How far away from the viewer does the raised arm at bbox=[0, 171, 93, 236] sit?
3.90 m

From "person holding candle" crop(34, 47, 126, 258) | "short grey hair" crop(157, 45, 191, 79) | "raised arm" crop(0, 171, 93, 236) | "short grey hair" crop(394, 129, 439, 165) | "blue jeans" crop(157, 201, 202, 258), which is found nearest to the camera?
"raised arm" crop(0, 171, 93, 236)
--
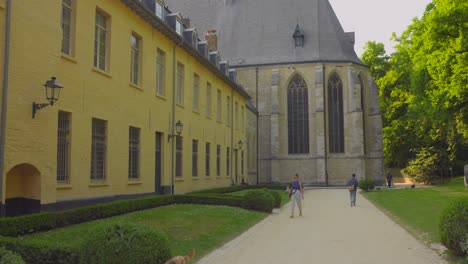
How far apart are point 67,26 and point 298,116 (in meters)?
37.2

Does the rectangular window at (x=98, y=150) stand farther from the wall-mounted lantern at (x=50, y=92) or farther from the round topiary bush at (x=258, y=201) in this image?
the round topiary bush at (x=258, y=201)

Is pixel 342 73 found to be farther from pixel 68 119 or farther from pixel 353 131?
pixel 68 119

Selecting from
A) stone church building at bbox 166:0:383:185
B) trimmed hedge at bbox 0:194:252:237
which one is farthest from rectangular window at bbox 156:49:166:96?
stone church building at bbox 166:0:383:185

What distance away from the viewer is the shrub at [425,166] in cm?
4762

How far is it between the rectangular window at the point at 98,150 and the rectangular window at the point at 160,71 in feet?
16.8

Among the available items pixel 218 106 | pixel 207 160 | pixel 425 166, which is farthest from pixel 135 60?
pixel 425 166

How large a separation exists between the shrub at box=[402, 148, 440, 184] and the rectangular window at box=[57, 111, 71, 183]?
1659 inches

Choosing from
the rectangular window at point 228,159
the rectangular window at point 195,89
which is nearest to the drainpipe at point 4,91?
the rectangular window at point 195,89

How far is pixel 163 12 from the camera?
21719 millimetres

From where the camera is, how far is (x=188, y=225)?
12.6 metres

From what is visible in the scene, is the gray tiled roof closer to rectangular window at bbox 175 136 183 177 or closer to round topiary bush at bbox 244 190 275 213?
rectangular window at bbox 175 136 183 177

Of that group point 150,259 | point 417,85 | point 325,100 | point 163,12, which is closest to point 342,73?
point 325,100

REQUIREMENTS: Count the lines of the data above: how many contain the word "viewer"? Reply with the number alone.

WORKED SOLUTION: 2